Die Schwester Cocos brauchte nicht weit in ihre Vergangenheit zurückzugehen, um den Quell ihres reinen katholischen Blutes zu finden. Sie war daher der Inquisition gegenüber nicht ruhig und war aus Furcht ihre demütige Dienerin geworden. Wenig beruhigt von der frommen, heuchlerischen Miene des Soldaten Christi13, rief sie daher mit aufgeregtem Wesen, dem sie einen freudigen Anstrich zu geben sich bemühte: »O, wie das schön sein wird! Wie es schön sein wird!«
In diesem Augenblick bemerkte sie, dass die großen schwarzen Augen des Predigermönchs auf sie gerichtet waren. Der Mönch hatte kein Wort von ihrer Unterhaltung verloren, keine Bewegung ihres Gesichts war ihm entgangen.
»Bring uns Wein, meine Tochter«, sagte der Familiar.

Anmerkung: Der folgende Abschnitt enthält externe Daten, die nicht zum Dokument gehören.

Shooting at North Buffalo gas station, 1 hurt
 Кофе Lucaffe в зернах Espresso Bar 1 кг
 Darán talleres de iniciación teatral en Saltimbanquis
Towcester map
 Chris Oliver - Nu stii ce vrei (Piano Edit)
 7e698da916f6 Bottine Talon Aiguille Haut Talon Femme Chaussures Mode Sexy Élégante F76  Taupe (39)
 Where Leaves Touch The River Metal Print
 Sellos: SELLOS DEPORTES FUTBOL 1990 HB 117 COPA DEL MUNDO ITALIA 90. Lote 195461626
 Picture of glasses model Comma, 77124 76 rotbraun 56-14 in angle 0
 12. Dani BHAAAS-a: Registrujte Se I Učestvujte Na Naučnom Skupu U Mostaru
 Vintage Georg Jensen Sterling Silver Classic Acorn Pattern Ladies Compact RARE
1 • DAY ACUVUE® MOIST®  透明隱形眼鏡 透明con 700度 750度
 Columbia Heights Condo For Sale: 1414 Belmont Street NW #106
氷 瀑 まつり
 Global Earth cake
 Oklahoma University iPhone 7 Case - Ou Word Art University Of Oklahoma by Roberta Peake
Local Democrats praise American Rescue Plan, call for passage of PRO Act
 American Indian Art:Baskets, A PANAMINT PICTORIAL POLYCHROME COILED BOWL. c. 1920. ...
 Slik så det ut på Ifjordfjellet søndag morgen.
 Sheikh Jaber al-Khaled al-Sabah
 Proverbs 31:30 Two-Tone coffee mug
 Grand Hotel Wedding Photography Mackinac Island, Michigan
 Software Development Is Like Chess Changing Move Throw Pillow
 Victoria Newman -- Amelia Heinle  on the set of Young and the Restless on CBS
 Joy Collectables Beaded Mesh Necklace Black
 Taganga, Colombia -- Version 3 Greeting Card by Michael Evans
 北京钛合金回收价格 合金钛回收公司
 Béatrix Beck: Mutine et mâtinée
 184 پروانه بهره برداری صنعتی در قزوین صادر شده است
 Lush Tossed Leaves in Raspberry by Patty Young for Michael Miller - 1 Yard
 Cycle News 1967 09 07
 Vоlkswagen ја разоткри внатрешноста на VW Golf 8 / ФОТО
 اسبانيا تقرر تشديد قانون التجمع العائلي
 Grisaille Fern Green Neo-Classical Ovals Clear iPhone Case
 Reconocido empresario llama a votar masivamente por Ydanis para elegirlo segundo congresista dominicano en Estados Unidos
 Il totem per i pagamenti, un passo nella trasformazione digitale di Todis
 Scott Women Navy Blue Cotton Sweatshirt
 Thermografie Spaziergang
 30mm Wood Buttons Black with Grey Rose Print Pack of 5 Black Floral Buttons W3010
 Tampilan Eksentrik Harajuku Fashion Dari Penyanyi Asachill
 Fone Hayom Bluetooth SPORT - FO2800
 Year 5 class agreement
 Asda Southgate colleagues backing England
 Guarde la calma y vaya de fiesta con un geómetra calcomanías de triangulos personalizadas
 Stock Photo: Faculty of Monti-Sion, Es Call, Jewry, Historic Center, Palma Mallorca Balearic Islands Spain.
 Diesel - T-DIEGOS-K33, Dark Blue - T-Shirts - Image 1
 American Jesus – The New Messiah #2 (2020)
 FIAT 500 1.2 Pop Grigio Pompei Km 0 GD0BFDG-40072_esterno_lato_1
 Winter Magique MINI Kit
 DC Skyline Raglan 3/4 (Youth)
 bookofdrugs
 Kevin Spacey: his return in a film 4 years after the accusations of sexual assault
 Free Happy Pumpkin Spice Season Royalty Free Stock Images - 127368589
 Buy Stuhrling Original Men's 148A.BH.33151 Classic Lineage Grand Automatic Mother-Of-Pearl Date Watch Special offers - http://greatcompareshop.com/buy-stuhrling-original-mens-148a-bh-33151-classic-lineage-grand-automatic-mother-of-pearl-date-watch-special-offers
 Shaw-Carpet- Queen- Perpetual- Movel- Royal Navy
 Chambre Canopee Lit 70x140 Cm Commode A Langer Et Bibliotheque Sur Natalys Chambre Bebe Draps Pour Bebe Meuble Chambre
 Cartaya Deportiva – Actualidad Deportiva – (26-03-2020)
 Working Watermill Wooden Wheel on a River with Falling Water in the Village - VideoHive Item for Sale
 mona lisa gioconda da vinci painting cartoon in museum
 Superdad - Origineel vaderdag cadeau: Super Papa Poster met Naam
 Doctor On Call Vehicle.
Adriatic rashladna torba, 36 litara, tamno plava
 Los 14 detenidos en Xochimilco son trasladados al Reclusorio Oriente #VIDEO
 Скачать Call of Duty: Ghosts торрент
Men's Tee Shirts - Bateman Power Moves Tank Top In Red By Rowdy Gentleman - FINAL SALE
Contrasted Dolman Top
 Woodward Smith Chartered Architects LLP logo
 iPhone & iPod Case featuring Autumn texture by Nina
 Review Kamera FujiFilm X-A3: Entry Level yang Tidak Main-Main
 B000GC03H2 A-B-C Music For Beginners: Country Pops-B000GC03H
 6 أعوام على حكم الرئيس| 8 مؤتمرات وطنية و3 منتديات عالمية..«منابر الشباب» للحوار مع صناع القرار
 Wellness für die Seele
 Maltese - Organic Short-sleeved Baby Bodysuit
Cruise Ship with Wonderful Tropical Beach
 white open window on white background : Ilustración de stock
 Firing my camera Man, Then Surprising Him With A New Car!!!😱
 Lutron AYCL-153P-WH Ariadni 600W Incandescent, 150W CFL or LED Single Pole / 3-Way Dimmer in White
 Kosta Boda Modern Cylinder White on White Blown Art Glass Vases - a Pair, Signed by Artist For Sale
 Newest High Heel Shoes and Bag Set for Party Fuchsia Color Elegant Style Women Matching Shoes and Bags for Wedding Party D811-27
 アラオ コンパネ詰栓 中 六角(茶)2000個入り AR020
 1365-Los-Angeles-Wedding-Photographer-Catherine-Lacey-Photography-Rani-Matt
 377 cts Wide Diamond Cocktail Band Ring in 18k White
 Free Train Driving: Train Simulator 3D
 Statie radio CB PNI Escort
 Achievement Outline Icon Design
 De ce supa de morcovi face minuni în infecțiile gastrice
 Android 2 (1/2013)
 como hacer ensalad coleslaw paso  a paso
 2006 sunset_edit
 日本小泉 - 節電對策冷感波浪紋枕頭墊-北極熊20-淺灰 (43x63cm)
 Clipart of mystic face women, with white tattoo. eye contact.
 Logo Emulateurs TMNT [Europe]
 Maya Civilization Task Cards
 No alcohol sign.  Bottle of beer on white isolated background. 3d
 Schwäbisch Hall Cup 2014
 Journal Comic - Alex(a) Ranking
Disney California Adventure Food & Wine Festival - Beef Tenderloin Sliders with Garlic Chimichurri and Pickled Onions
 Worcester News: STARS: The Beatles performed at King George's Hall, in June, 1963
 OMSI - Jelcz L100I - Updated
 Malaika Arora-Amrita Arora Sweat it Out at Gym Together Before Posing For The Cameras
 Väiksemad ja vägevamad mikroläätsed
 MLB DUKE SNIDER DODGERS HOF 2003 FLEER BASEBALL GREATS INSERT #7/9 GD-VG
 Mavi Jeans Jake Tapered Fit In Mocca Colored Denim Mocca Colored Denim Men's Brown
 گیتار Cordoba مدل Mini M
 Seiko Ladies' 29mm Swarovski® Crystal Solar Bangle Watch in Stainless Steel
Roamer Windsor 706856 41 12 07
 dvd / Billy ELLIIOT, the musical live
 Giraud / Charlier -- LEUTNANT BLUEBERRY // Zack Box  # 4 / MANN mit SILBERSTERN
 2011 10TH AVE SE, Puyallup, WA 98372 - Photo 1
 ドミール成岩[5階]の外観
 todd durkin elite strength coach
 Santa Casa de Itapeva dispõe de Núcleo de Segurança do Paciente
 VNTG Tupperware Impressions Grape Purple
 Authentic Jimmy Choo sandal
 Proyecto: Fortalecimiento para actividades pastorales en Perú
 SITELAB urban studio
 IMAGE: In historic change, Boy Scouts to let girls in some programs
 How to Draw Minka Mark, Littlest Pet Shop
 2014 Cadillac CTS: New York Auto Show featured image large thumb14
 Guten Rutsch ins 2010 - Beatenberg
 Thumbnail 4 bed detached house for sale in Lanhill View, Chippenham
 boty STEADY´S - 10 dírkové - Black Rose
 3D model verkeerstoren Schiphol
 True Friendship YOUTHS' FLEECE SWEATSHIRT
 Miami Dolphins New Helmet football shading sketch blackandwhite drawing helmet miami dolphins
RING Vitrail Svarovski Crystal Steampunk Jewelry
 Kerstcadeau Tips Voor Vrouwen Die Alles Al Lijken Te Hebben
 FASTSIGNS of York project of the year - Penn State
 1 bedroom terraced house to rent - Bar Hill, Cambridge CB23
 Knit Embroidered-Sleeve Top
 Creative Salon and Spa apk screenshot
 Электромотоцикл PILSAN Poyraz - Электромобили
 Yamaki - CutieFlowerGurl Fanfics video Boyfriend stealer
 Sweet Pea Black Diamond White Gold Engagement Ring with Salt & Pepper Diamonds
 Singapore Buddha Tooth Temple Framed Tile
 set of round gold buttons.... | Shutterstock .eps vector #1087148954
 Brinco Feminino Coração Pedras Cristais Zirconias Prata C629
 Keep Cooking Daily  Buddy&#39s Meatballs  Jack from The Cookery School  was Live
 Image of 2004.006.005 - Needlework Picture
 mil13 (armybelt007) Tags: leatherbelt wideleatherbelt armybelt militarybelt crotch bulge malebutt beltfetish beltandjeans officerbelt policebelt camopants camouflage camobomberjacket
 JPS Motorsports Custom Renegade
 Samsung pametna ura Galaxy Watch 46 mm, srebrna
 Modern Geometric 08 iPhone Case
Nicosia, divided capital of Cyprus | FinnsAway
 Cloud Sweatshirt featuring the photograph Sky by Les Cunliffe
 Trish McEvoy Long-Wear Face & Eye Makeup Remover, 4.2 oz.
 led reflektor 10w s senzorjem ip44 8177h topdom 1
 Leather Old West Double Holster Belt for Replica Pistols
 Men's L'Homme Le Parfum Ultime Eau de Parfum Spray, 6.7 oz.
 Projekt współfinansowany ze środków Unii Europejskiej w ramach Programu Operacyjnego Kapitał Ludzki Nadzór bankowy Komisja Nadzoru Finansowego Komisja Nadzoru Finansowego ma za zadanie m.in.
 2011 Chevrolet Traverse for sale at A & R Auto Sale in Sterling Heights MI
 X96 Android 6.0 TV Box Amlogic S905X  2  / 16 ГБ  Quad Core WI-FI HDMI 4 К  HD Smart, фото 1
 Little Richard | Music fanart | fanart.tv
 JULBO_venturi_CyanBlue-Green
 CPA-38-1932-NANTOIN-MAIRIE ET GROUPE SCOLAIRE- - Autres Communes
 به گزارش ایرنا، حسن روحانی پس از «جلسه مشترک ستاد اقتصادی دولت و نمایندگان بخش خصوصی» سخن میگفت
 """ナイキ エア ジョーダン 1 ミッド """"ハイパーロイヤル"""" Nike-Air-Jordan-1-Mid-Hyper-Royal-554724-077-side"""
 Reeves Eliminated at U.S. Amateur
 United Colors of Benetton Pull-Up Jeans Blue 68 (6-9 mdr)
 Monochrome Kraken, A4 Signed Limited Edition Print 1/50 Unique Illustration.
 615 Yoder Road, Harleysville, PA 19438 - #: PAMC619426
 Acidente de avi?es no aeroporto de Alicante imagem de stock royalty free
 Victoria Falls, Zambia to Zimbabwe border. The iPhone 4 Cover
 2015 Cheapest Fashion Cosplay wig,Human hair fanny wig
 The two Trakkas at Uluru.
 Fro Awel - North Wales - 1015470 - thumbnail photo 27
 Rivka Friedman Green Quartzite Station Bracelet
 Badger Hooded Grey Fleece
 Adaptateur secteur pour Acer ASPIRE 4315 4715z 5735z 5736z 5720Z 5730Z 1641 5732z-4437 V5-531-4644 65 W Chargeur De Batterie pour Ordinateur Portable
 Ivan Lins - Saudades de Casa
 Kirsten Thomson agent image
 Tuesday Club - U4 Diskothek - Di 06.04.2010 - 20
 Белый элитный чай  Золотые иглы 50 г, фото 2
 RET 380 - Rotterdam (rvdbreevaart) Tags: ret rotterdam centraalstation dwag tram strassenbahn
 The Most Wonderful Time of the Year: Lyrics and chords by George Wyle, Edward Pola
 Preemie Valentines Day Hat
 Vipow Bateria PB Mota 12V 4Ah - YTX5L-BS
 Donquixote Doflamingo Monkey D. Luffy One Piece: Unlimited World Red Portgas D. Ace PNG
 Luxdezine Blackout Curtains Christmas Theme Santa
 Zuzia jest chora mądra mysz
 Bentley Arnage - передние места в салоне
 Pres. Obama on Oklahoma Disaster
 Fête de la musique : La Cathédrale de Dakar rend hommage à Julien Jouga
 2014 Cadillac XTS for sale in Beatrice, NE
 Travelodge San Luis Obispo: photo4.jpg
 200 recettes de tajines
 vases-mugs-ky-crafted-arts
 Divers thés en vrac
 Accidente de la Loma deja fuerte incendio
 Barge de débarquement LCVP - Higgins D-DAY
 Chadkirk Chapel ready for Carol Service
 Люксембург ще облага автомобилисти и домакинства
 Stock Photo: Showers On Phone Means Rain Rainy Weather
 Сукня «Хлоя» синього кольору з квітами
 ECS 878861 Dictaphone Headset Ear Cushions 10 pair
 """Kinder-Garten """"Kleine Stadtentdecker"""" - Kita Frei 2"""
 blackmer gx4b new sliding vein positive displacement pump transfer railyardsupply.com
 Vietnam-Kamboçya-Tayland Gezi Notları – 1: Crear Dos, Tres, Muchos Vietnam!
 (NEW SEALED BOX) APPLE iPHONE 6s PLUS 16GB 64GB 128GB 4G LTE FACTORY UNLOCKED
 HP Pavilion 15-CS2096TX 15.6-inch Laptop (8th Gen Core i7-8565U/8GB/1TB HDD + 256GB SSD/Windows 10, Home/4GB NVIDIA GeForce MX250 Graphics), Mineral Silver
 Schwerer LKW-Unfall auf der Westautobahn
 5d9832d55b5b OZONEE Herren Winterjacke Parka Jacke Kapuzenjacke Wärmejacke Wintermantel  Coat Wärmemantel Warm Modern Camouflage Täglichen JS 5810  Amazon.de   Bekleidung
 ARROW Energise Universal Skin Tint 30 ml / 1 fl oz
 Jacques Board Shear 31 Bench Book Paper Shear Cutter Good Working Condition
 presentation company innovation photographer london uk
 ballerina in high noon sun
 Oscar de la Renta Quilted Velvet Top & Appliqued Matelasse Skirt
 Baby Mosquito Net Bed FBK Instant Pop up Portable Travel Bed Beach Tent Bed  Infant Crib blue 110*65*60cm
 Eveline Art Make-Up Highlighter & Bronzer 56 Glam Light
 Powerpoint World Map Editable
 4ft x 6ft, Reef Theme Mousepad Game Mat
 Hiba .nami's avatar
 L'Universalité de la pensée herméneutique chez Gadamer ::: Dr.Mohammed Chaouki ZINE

Froh, den durchdringenden Blicken des Mönchs und diesem Gespräch zu entgehen, wo sie in jedem Augenblick zitterte, ihr Entsetzen zu verraten, eilte die arme Chapa schnell und leichtfüßig fort, holte einen mit Wein gefüllten Jarto14 und setzte ihn Seiner Ehrwürden vor.
Als Enriquez einen hölzernen Schemmel heranrückte, um sich dem Franziskaner gegenüberzusetzen, trat eine andere Person in die Schenkstube. Der neue Ankömmling näherte sich dem Familiar, deutete mit einem Blick auf den Mönch und fragt mit süßlichem Ton: »Ist das unser heiliger Kommissär?«
»Er ist es, Señor Frazco«, antwortete Enriquez.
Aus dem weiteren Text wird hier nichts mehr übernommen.